SUPRA PROTEST. Under protest. Vide Acceptance supra protest; dcceptor supra protest; Bills of Exchange.
SUPREMACY. Sovereign dominion, authority, and preeminence; the highest state. In the United States, the supremacy resides in the people, and is exercises by their constitutional representatives, the president and congress. Vide Sovereignty.
SUPREME. That which is superior to all other things; as the supreme power of the state, which is an authority over all others. The supreme court, which is superior to all other courts.
SUPREME COURT. The court of the highest jurisdiction in the United States, having appellate jurisdiction over all the other courts of the United. States, is so called. Its powers are examined under the article Courts of the United States.
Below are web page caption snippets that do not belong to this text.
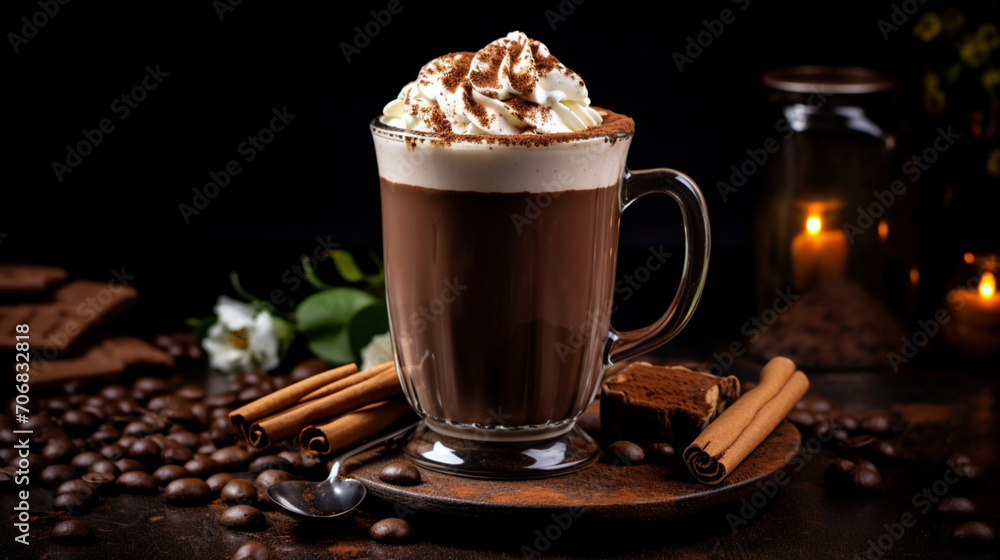 cup of coffee with chocolate cup of coffee with chocolate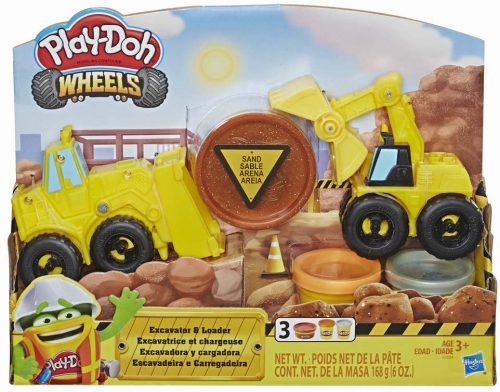 Set excavator si incarcator Play-Doh Hasbro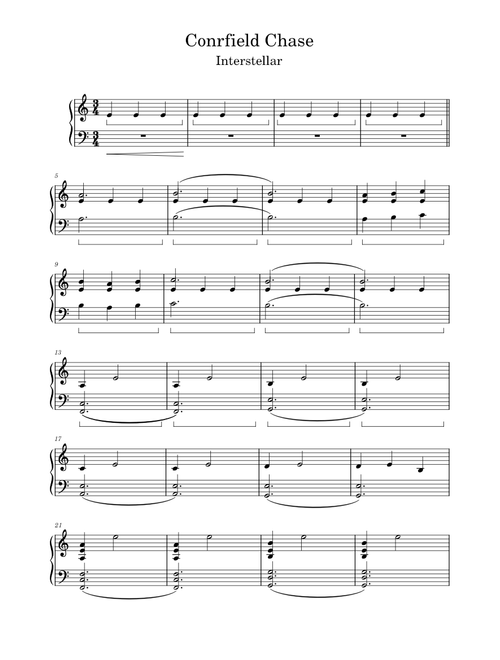 Cornfield Chase -Interstellar – Hans Zimmer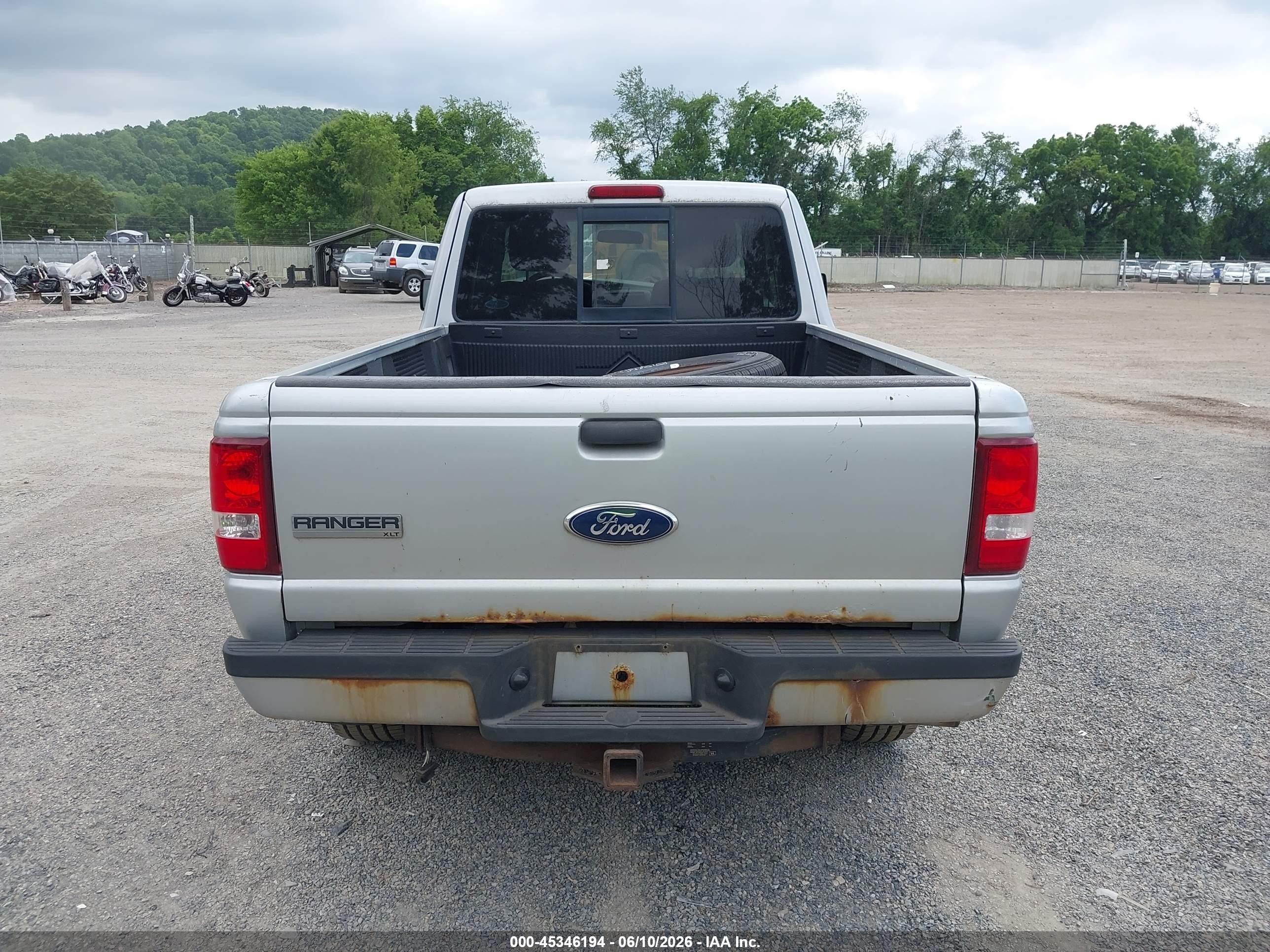 2011 Ford Ranger Xlt Silver vin: 1FTLR4FE7BPA61286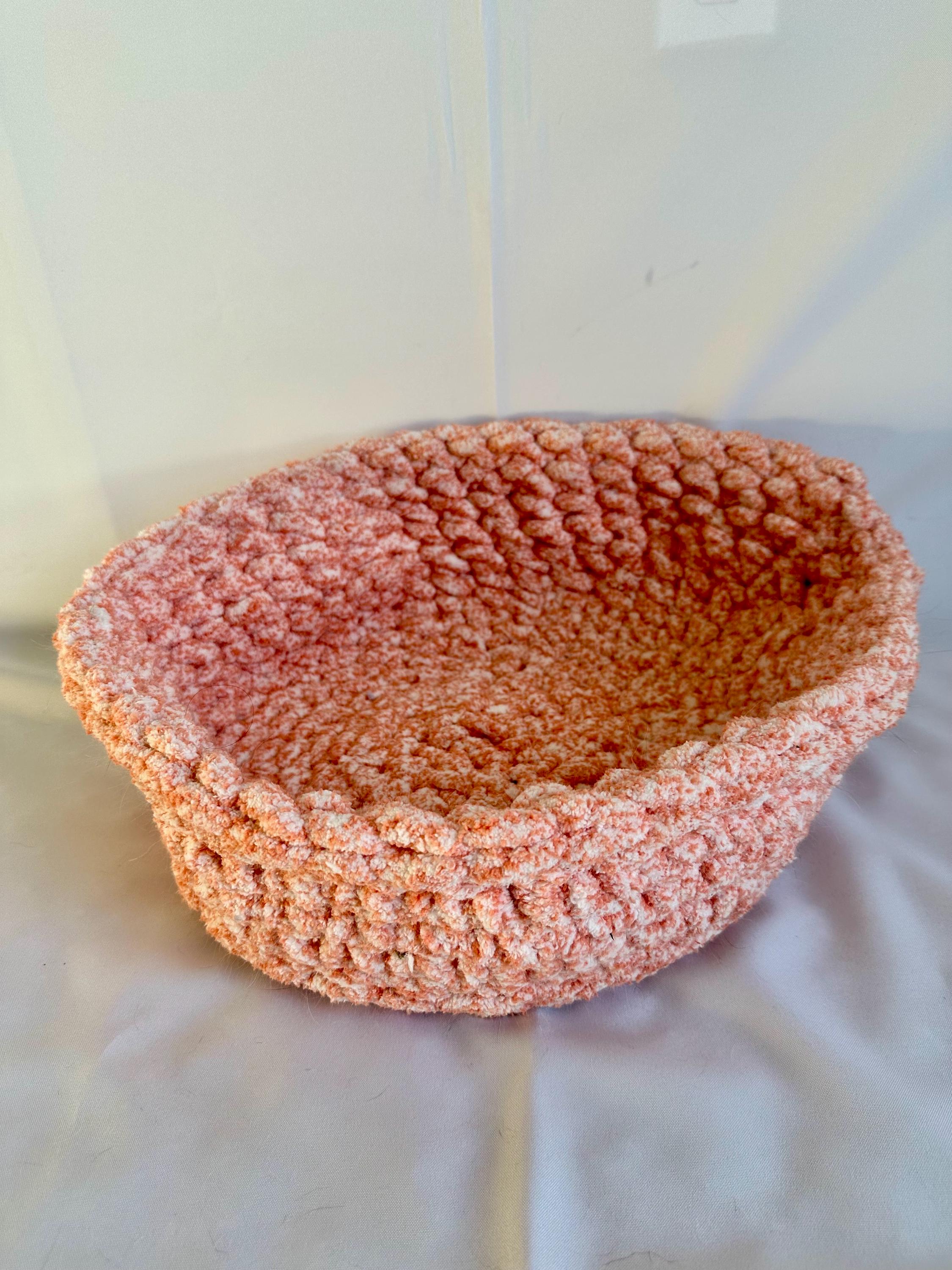 Crocheted Cozy Cat Crib Bed Etsy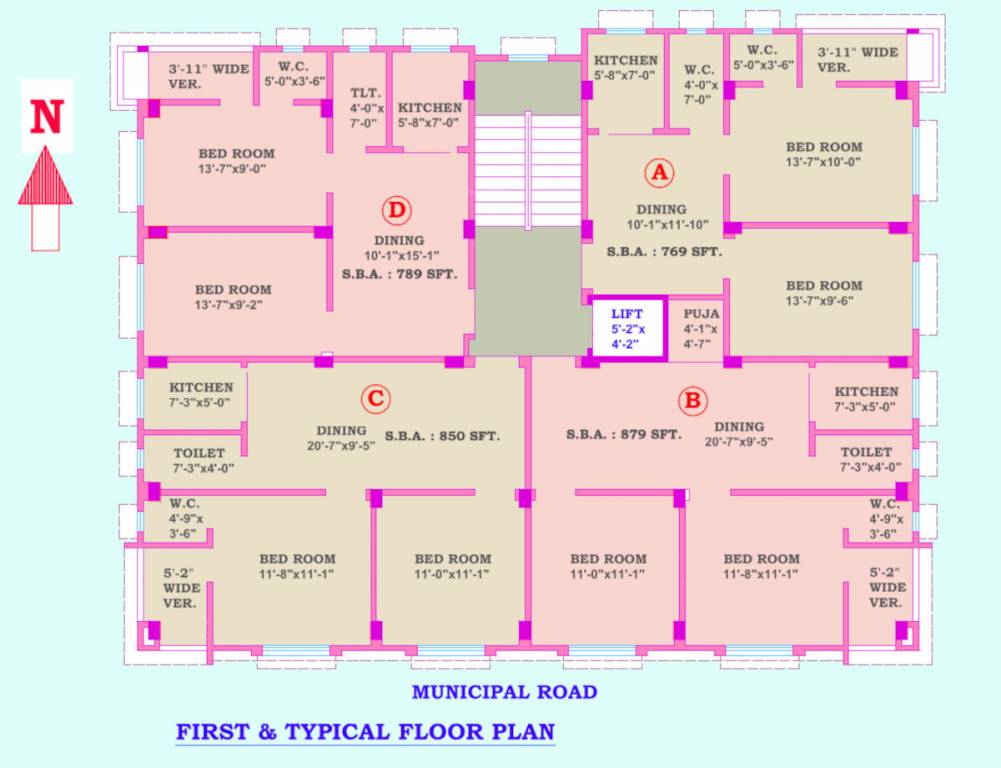  enclave Enclave Cluster Plan from 1st to 4th Floor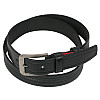 Кожаный ремень Skipper 110-130 x 3.5 см Черный (1052-35)
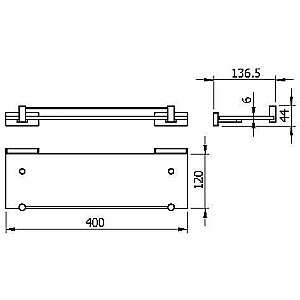 Полка Langberger Alster 10951D купить в интернет-магазине сантехники Sanbest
2. The following list of the judges who have had seats on the bench of this court is given for the purpose of reference.
Chief Justices. John Jay, appointed September 26, 1789, resigned in 1795.
John Rutledge, appointed July 1, 1795, resigned in 1796.
Oliver Ellsworth, appointed March 4, 1796, resigned in 1801.
John Marshall, appointed January 31, 1801, died July 6, 1835.
Roger B. Taney, appointed March 15, 1836. Associate Justices.
William Cushing, appointed September 27, 1789, died in 1811.
James Wilson, appoiuted September 29, 1789, died in 1798.
John Blair, appointed September 30, 1789, died in 1796.
James Iredell, appointed February 10, 1790, died in 1799.
Thomas Johnson, appointed November 7, 1791, resigned in 1793.
William Patterson, appointed March 4, 1793, in the place of Judge Johnson, died in 1806.
Samuel Chase, appointed January 7, 1796, in the place of Judge Blair, died in 1811.
Bushrod Washington, appointed December 20,1798, in the place of Judge Wilson, died November 26, 1829.